--- START Provided data ---
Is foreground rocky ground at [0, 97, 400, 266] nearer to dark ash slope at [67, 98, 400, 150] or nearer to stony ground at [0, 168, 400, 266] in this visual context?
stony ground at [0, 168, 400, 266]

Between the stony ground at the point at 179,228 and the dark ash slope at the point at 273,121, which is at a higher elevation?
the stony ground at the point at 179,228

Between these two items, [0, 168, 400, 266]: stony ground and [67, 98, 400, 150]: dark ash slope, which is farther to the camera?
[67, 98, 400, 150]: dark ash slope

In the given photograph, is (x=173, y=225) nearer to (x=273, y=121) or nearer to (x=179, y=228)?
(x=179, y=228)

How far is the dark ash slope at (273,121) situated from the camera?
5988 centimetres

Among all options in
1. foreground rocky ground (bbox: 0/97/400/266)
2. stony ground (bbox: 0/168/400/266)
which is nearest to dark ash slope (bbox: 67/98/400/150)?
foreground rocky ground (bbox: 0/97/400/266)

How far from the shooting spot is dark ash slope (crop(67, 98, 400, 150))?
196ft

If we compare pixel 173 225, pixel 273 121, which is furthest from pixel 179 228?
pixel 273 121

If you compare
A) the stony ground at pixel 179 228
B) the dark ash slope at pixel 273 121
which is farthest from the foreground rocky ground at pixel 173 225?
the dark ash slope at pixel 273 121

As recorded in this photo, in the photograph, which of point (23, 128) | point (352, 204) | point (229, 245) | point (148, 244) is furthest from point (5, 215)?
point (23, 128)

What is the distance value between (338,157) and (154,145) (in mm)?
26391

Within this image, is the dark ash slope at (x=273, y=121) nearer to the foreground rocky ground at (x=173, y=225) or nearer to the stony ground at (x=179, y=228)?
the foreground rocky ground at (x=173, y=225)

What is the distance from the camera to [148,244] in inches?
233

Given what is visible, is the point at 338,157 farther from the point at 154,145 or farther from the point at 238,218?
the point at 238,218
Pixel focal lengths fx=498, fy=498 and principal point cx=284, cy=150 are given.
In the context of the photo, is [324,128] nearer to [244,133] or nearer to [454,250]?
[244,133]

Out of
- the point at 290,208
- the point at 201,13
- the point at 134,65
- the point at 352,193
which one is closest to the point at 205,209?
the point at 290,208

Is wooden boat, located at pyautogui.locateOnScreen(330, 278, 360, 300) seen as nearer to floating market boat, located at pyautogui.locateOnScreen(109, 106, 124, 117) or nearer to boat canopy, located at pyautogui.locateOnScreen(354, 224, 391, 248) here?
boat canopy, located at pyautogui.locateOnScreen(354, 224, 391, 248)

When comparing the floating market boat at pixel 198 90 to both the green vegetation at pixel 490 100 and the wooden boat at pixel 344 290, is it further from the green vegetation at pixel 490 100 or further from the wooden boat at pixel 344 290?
--- END Provided data ---
--- START Provided data ---
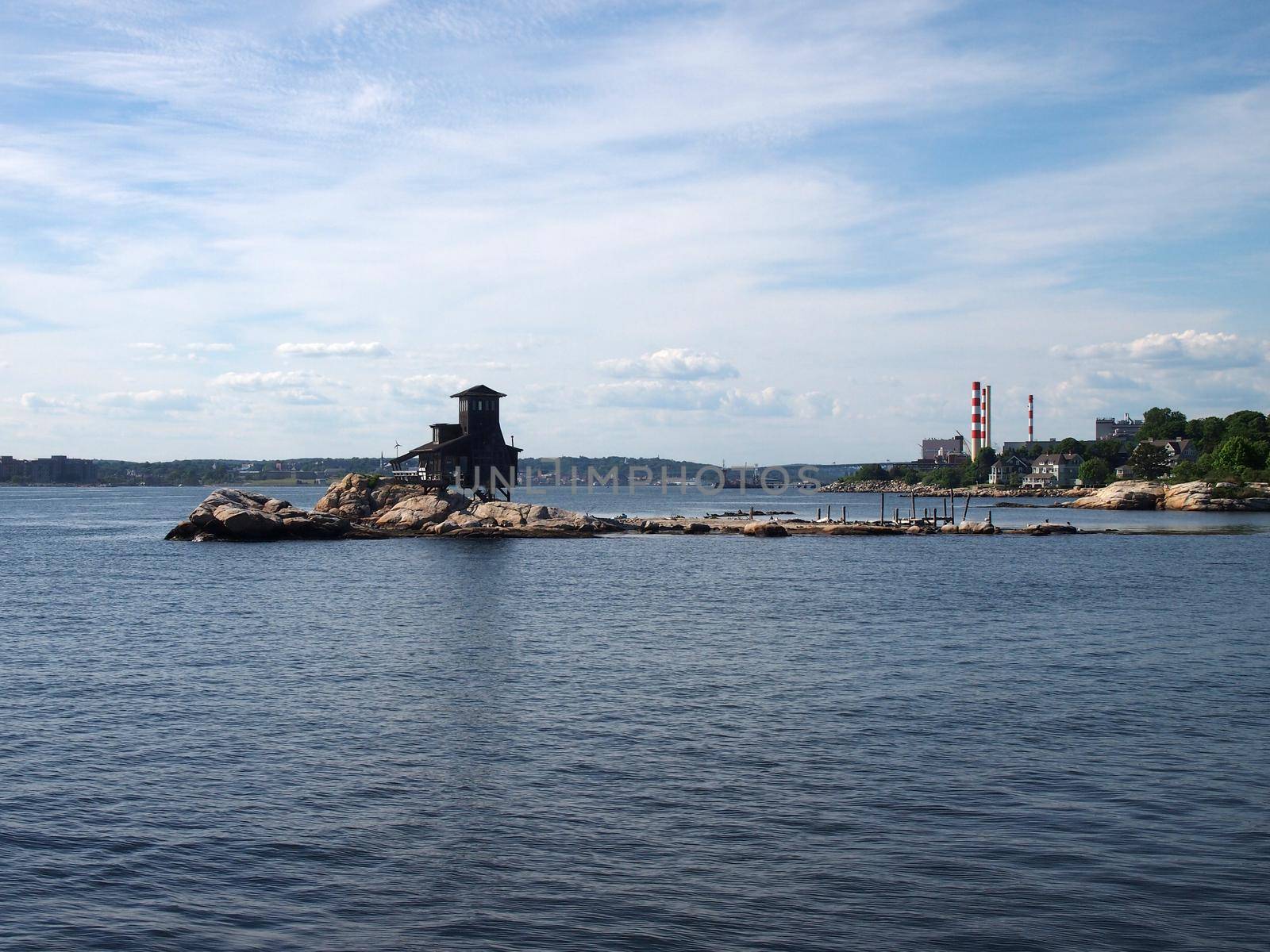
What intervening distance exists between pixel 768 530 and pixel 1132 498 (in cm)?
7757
--- END Provided data ---
--- START Provided data ---
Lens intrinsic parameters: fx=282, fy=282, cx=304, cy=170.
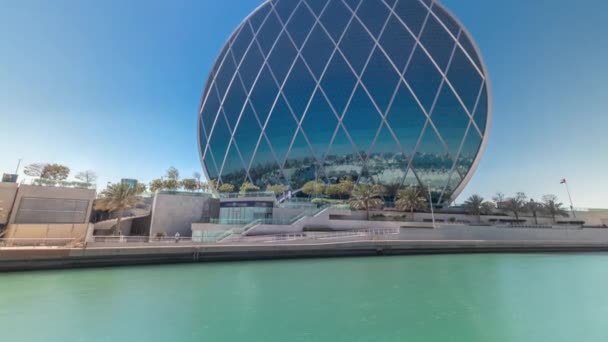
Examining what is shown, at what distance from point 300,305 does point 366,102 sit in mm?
--- END Provided data ---
_What this task involves:_ Locate every line in the items above that contains the word "foreground" and copy each of those lines. Case counts, so match capitalization.

_Answer to the problem:_
Is foreground rocky ground at [0, 97, 400, 266] nearer to dark ash slope at [67, 98, 400, 150] or nearer to stony ground at [0, 168, 400, 266] in this visual context?
1. foreground rocky ground (bbox: 0/97/400/266)
foreground rocky ground (bbox: 0/97/400/266)
which is farthest from the foreground rocky ground at pixel 173 225?
Within this image, is the dark ash slope at (x=273, y=121) nearer to the foreground rocky ground at (x=173, y=225) or nearer to the stony ground at (x=179, y=228)?
the foreground rocky ground at (x=173, y=225)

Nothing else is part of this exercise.